7. Dès lors qu’aucune raison impérieuse de sécurité nationale ou d’ordre public ne s’oppose à la délivrance d’un titre de voyage pour réfugié à M. A..., le moyen tiré de ce que la décision implicite de rejet contestée méconnaîtrait l’article L. 561-9 précité du code de l’entrée et du séjour des étrangers et du droit d’asile est, dans les circonstances de l’espèce, de nature à créer un doute sérieux quant à la légalité de cette décision. Il en va de même du moyen tiré de l’absence de motivation de cette décision.

8. Il résulte de ce qui précède que M. A... est fondé à demander la suspension de l’exécution de la décision implicite par laquelle le préfet de police a refusé de lui délivrer un document de voyage pour réfugié.

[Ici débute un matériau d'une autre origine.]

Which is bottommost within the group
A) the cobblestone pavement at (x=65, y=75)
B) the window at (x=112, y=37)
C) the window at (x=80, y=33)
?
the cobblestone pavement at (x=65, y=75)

Sur les conclusions à fin d’injonction et d’astreinte :

9. Aux termes de l’article L. 511-1 du code de justice administrative : « Le juge des référés statue par des mesures qui présentent un caractère provisoire (…) ». Il appartient au juge des référés d’assortir sa décision de suspension des seules obligations provisoires qui en découlent pour l’administration.

10. L’exécution de la présente ordonnance implique seulement qu’il soit enjoint au préfet territorialement compétent de réexaminer la demande de M. A..., et, en cas de décision favorable, de lui remettre, à titre provisoire, un titre de voyage pour réfugié, ou, à défaut, tout document provisoire lui permettant de voyager à l’étranger dans l’attente de la remise de ce titre de voyage ou du jugement au fond. Il convient d’enjoindre au préfet territorialement compétent de procéder à ce réexamen dans un délai de cinq jours à compter de la notification de la présente ordonnance. Il n’y a toutefois pas lieu d’assortir cette injonction d’une astreinte.




Sur les frais liés à l’instance :

11. M. A... est admis par la présente ordonnance au bénéfice de l’aide juridictionnelle. Dans ces conditions son avocat peut se prévaloir des dispositions de l’article 37 de la loi du
10 juillet 1991. Il y a lieu, dans les circonstances de l’espèce, de mettre à la charge de l’État la somme de 800 euros à verser à Me Kodmani en application des dispositions de l’article 37 de la loi du 10 juillet 1991 et de l’article L. 761-1 du code de justice administrative, sous réserve de renonciation de sa part à la part contributive de l’Etat au titre de l’aide juridictionnelle. Dans l’hypothèse où M. A... ne serait pas admis à titre définitif au bénéfice de l’aide juridictionnelle, la somme de 800 euros lui sera versée sur le fondement de l’article L. 761-1 du code de justice administrative.

O R D O N N E :


Article 1er : L’exécution de la décision implicite par laquelle le préfet de police a refusé de délivrer à M. A... un document de voyage pour réfugié est suspendue.

Article 2 : Il est enjoint au préfet territorialement compétent de réexaminer la demande de M. A... et, en cas de décision favorable, de lui remettre, à titre provisoire, un titre de voyage pour réfugié, ou, à défaut, tout document provisoire lui permettant de voyager à l’étranger dans l’attente de la remise de ce titre de voyage ou du jugement au fond, dans un délai de cinq jours à compter de la notification de la présente ordonnance.

Article 3 : L’Etat versera la somme de 800 euros à Me Kodmani en application de l’article L. 761-1 du code de justice administrative et de l’article 37 de la loi du 10 juillet 1991, sous réserve de renonciation de sa part à la part contributive de l’Etat au titre de l’aide juridictionnelle. Dans l’hypothèse où M. A... ne serait pas admis à titre définitif au bénéfice de l’aide juridictionnelle, la somme de 800 euros lui sera versée sur le fondement de l’article L. 761-1 du code de justice administrative.

Article 4 : Le surplus des conclusions de la requête de M. A... est rejeté.

Article 5 : La présente ordonnance sera notifiée à M. B... A... et au ministre de l’intérieur.

Copie en sera adressée au préfet de police.

Fait à Paris, le 5 mars 2026.


Le juge des référés,



F. SOBRY


La République mande et ordonne au ministre de l’intérieur en ce qui le concerne ou à tous commissaires de justice à ce requis en ce qui concerne les voies de droit commun contre les parties privées, de pourvoir à l’exécution de la présente ordonnance.